**Provided passage:**

Asian Glazed Orange Chicken
Asian Glazed Orange Chicken is a quick and easy dish featuring tender chicken pieces coated in a tangy, sweet, and savory orange glaze with a slight hint of spice. Perfect for weeknight dinners or casual meals, it combines fresh orange juice and zest with soy sauce, garlic, ginger, and honey to create a vibrant sauce that delivers restaurant-quality flavor using simple ingredients and straightforward steps.
- Author: Nina
- Prep Time: 10 minutes
- Cook Time: 15 minutes
- Total Time: 25 minutes
- Yield: 4 servings 1x
- Category: Main Course
- Method: Pan-Frying
- Cuisine: Asian
- Diet: Gluten Free
Chicken
- 1 lb boneless, skinless chicken thighs or breasts, cut into bite-sized pieces
- Salt, to taste
- Black pepper, to taste
- 2 tbsp cornstarch (for coating)
- Vegetable oil, for frying
Orange Glaze Sauce
- 1/2 cup fresh orange juice
- 1 tsp orange zest (from 1 medium orange)
- 1/4 cup soy sauce (or tamari for gluten-free)
- 2 tbsp honey or brown sugar
- 1 tbsp rice vinegar
- 2 cloves garlic, minced
- 1 tbsp fresh ginger, grated
- 1/4 tsp red pepper flakes or 1 tsp chili paste (optional)
- 1 tbsp cornstarch mixed with 2 tbsp cold water (slurry for thickening)
- Prep the Chicken: Cut chicken into bite-sized pieces for even cooking. Pat dry to help the coating stick and seasoning penetrate. Toss with salt, pepper, and 2 tablespoons of cornstarch to create a light crust when cooked.

**Source data:**
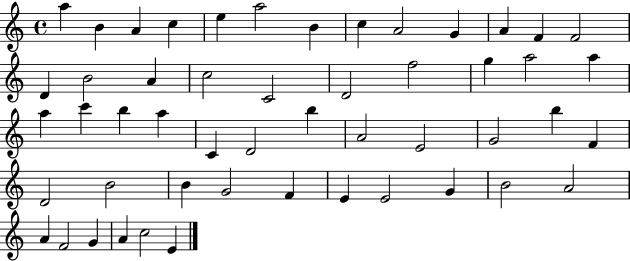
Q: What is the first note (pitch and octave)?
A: A5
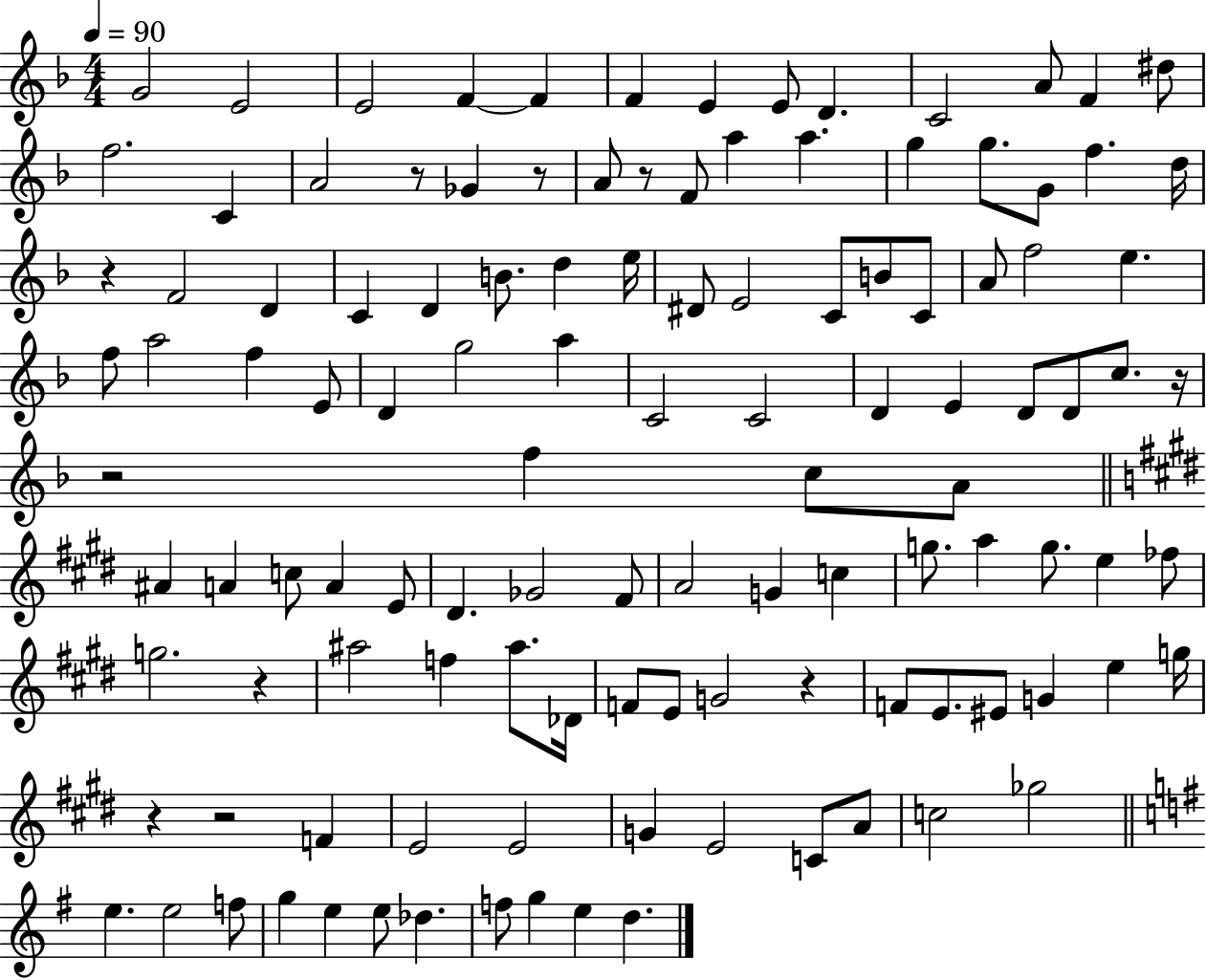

**Task to carry out:** In the orange chicken recipe, why should the chicken be patted dry before it is seasoned and coated? Work only from the orange chicken recipe, not the listing.

**Result below:** Patting the chicken dry helps the coating stick and lets the seasoning penetrate.